▶ **Text block**
Re: Add an option to skip loading missing publication to avoid logical replication failure

From: Xuneng Zhou <xunengzhou(at)gmail(dot)com>
To: Amit Kapila <amit(dot)kapila16(at)gmail(dot)com>
Cc: vignesh C <vignesh21(at)gmail(dot)com>, tgl(at)sss(dot)pgh(dot)pa(dot)us, Dilip Kumar <dilipbalaut(at)gmail(dot)com>, pgsql-hackers(at)lists(dot)postgresql(dot)org
Subject: Re: Add an option to skip loading missing publication to avoid logical replication failure
Date: 2025-05-06 10:03:40
Message-ID: CABPTF7V6LPkLFgQTeJ_ZS-96021bM7Y6zKRhUh7-9sKPwq4SHA@mail.gmail.com
Views: Raw Message | Whole Thread | Download mbox | Resend email
Thread:
Lists: pgsql-hackers

Hi,

A clear benefit of addressing this in code is to ensure that the user sees
the log message, which can be valuable for trouble-shooting—even under race
conditions.

ereport(WARNING,

errcode(ERRCODE_OBJECT_NOT_IN_PREREQUISITE_STATE),

errmsg("skipped loading
publication: %s", pubname),

errdetail("The publication does not
exist at this point in the WAL."),

errhint("Create the publication if
it does not exist."));

The performance impact appears low, assuming the
AcceptInvalidationMessages and maybe_reread_subscription check are
introduced only in the code path that handles keepalive messages requiring
a reply.

▶ **Dataset section**
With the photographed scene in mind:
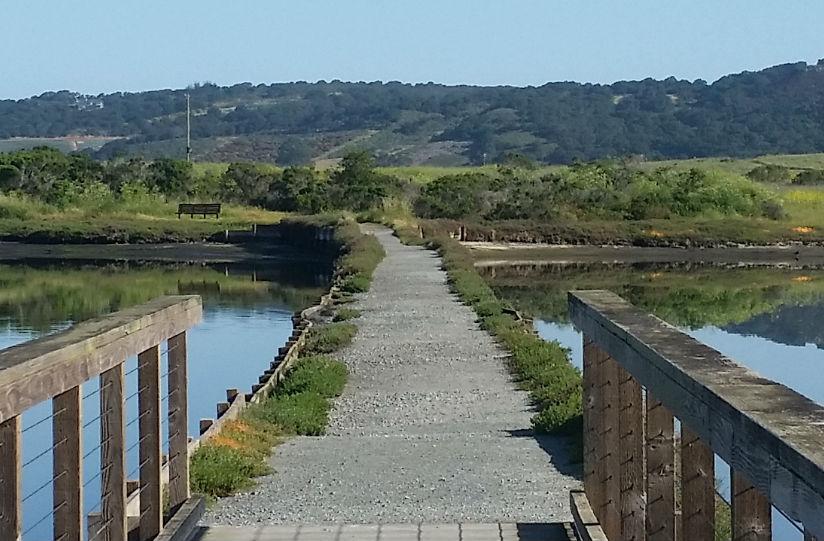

▶ **Exercises to complete**
**1.** According to the mailing-list post, what is a clear benefit of handling this issue in code?
**2.** Reproduce the mailing-list post between "A clear benefit" and "conditions.", inclusive.
The material has no part in this work.

▶ **The replies**
**1.** It ensures the user sees the log message, which can help with troubleshooting even under race conditions.

**2.**
A clear benefit of addressing this in code is to ensure that the user sees
the log message, which can be valuable for trouble-shooting—even under race
conditions.